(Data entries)
________________________

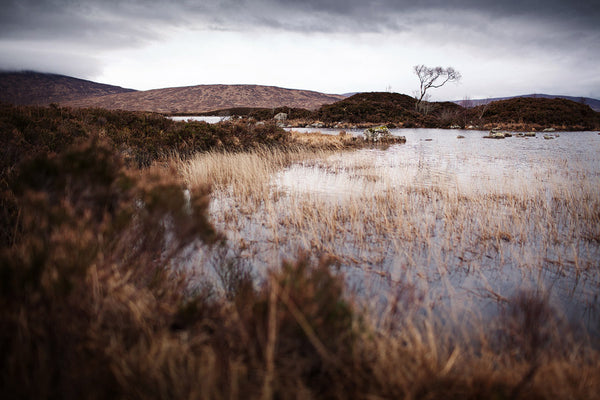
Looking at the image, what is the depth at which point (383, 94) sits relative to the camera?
55812 mm

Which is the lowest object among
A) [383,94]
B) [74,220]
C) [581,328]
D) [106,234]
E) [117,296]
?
[581,328]

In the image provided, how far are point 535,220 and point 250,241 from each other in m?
4.85

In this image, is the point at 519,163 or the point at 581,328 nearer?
the point at 581,328

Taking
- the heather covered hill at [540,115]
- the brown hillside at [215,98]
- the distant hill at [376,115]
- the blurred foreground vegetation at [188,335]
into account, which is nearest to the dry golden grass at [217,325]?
the blurred foreground vegetation at [188,335]

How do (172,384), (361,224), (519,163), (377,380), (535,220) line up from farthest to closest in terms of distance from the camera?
(519,163)
(535,220)
(361,224)
(377,380)
(172,384)

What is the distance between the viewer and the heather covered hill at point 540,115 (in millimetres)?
33281

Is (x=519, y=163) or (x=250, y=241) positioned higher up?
(x=519, y=163)

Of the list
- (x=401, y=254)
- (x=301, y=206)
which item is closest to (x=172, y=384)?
(x=401, y=254)

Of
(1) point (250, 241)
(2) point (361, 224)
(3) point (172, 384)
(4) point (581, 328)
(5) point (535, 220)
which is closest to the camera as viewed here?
(3) point (172, 384)

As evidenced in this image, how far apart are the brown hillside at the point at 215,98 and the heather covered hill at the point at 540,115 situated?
3191 cm

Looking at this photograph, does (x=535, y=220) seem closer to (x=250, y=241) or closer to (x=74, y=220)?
(x=250, y=241)

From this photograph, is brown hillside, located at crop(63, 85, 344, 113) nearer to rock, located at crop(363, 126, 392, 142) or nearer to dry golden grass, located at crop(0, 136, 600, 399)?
rock, located at crop(363, 126, 392, 142)

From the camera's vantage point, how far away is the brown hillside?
60.0 metres

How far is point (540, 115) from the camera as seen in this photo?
35781mm
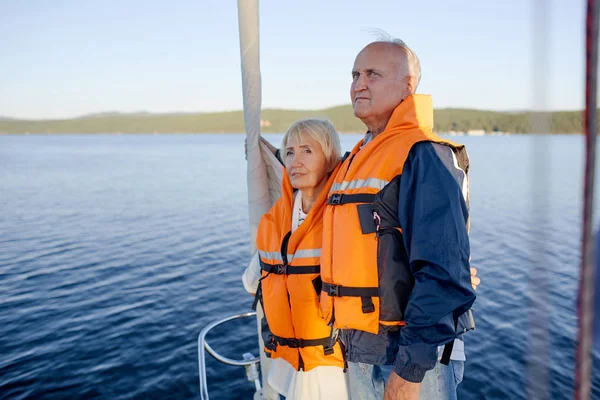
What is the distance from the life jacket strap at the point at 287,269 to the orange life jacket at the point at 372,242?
0.24 meters

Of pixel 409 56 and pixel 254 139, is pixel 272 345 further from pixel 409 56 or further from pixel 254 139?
pixel 409 56

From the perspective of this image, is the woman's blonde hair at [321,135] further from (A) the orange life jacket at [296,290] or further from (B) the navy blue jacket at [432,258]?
(B) the navy blue jacket at [432,258]

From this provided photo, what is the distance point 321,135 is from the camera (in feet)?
7.17

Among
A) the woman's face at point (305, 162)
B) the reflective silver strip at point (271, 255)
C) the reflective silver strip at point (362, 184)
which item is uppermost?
the woman's face at point (305, 162)

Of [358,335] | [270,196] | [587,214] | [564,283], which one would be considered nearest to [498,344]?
[564,283]

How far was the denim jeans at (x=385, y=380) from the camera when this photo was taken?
5.41 ft

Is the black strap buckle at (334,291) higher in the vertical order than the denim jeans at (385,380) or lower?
higher

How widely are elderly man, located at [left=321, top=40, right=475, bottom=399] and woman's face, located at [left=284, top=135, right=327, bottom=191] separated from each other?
0.24 metres

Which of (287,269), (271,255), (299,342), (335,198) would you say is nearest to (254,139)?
(271,255)

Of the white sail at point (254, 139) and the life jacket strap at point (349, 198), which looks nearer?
the life jacket strap at point (349, 198)

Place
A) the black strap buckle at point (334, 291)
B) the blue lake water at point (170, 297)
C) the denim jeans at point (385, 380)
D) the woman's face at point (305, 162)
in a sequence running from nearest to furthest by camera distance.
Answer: the denim jeans at point (385, 380), the black strap buckle at point (334, 291), the woman's face at point (305, 162), the blue lake water at point (170, 297)

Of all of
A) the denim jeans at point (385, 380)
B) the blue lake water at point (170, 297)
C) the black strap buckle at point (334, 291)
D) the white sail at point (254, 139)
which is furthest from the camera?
the blue lake water at point (170, 297)

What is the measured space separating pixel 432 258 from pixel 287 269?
0.90m

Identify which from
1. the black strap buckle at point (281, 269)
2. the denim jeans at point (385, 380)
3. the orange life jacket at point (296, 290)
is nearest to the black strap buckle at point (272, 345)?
the orange life jacket at point (296, 290)
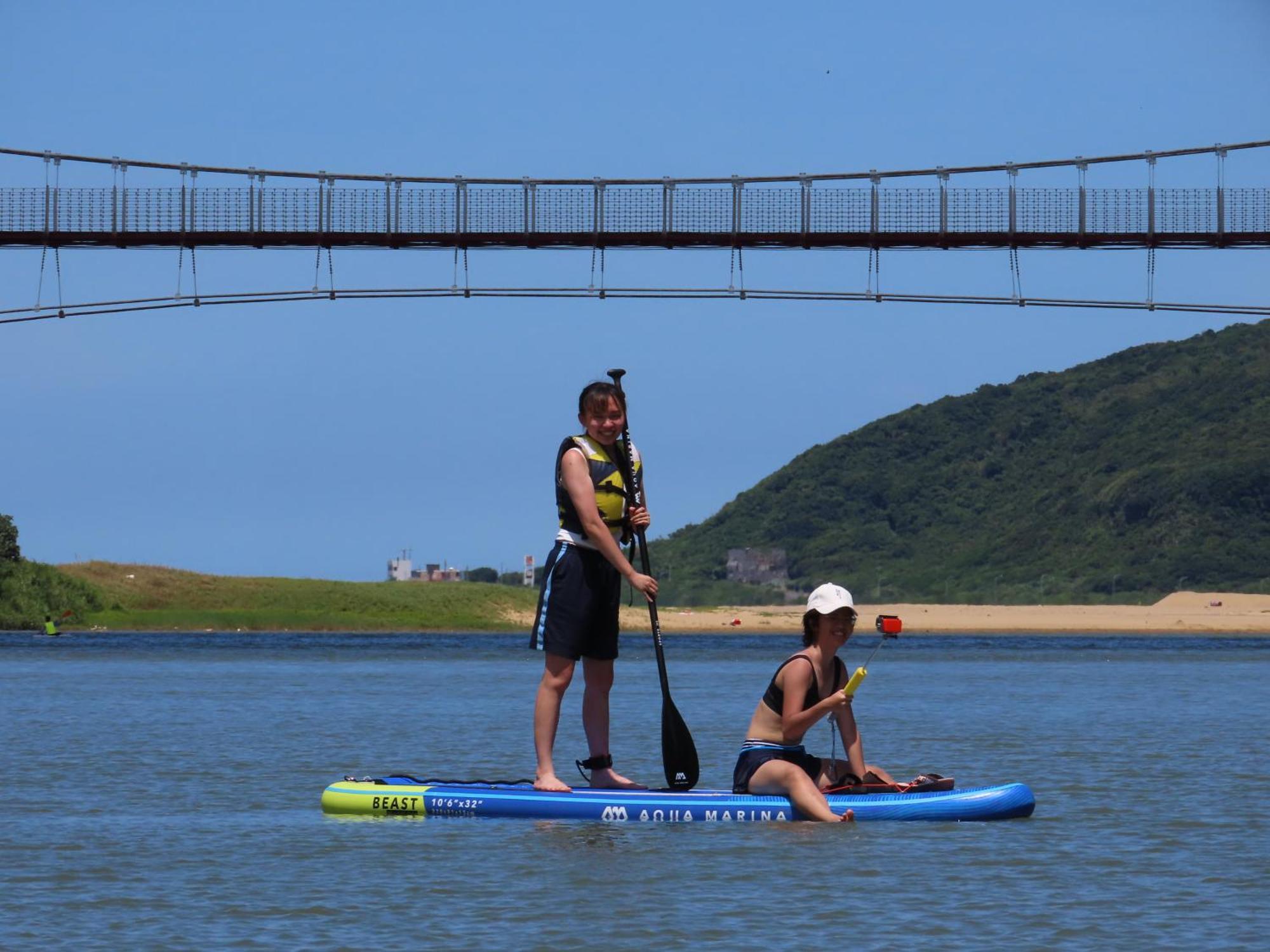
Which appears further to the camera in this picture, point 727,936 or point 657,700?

________________________

## What is required
Quote the material in full and exactly; do not carry over its pictures.

## Answer in full
Looking at the image, what is the depth at which point (383, 94) sits relative to the camera?
55812 mm

Which is the lowest object among
A) [383,94]
B) [74,220]
C) [581,328]
D) [106,234]
E) [117,296]
?
[581,328]

In the image provided, how far are point 535,220 and point 250,241 from each other in m?
4.85

In this image, is the point at 519,163 or the point at 581,328 nearer?
the point at 581,328

Taking
- the heather covered hill at [540,115]
- the brown hillside at [215,98]
- the distant hill at [376,115]
- the blurred foreground vegetation at [188,335]
into account, which is nearest to the dry golden grass at [217,325]?
the blurred foreground vegetation at [188,335]

How do (172,384), (361,224), (519,163), (377,380), (535,220) line up from farthest to closest in terms of distance from the camera?
(519,163)
(535,220)
(361,224)
(377,380)
(172,384)

What is the distance between the viewer and the heather covered hill at point 540,115 (in millimetres)?
33281

Is (x=519, y=163) or (x=250, y=241) positioned higher up?
(x=519, y=163)

Of the list
- (x=401, y=254)
- (x=301, y=206)
which item is closest to (x=172, y=384)?
(x=401, y=254)

Of
(1) point (250, 241)
(2) point (361, 224)
(3) point (172, 384)
(4) point (581, 328)
(5) point (535, 220)
which is closest to the camera as viewed here?
(3) point (172, 384)

As evidenced in this image, how far apart are the brown hillside at the point at 215,98 and the heather covered hill at the point at 540,115 situated?
3191 cm

Looking at this photograph, does (x=535, y=220) seem closer to (x=250, y=241) or closer to (x=74, y=220)?
(x=250, y=241)

From this photograph, is brown hillside, located at crop(63, 85, 344, 113) nearer to rock, located at crop(363, 126, 392, 142) or nearer to dry golden grass, located at crop(0, 136, 600, 399)?
rock, located at crop(363, 126, 392, 142)

From the camera's vantage point, how far away is the brown hillside?
60.0 metres

How far is point (540, 115) from the camera as seen in this photo?
35781mm
What is the distance from the life jacket strap at the point at 287,269 to the orange life jacket at the point at 372,242?
0.24 meters

Of pixel 409 56 and pixel 254 139, is pixel 272 345 further from pixel 409 56 or further from pixel 254 139?
pixel 409 56

From the perspective of this image, is the woman's blonde hair at [321,135] further from (A) the orange life jacket at [296,290] or further from (B) the navy blue jacket at [432,258]?
(B) the navy blue jacket at [432,258]

From this provided photo, what is the distance point 321,135 is from the camera (in feet)?
7.17

Among
A) the woman's face at point (305, 162)
B) the reflective silver strip at point (271, 255)
C) the reflective silver strip at point (362, 184)
which item is uppermost?
the woman's face at point (305, 162)

Of [358,335] | [270,196] | [587,214] | [564,283], which one would be considered nearest to [498,344]?
[564,283]

How far was the denim jeans at (x=385, y=380) from the camera when this photo was taken?
5.41 ft

Is the black strap buckle at (334,291) higher in the vertical order than the denim jeans at (385,380) or lower?
higher

How widely are elderly man, located at [left=321, top=40, right=475, bottom=399] and woman's face, located at [left=284, top=135, right=327, bottom=191] separated from each other?
0.24 metres

Which of (287,269), (271,255), (299,342), (335,198) would you say is nearest to (254,139)?
(271,255)

Of the white sail at point (254, 139) and the life jacket strap at point (349, 198), which looks nearer?
the life jacket strap at point (349, 198)

Place
A) the black strap buckle at point (334, 291)
B) the blue lake water at point (170, 297)
C) the denim jeans at point (385, 380)
D) the woman's face at point (305, 162)
in a sequence running from nearest to furthest by camera distance.
Answer: the denim jeans at point (385, 380), the black strap buckle at point (334, 291), the woman's face at point (305, 162), the blue lake water at point (170, 297)

Of all of
A) the denim jeans at point (385, 380)
B) the blue lake water at point (170, 297)
C) the black strap buckle at point (334, 291)
D) the white sail at point (254, 139)
which is furthest from the camera?
the blue lake water at point (170, 297)

What is the measured space separating pixel 432 258 from pixel 287 269?
0.90m

Identify which from
1. the black strap buckle at point (281, 269)
2. the denim jeans at point (385, 380)
3. the orange life jacket at point (296, 290)
is nearest to the black strap buckle at point (272, 345)?
the orange life jacket at point (296, 290)
Which appears further to the camera in this picture, point 727,936 or point 657,700?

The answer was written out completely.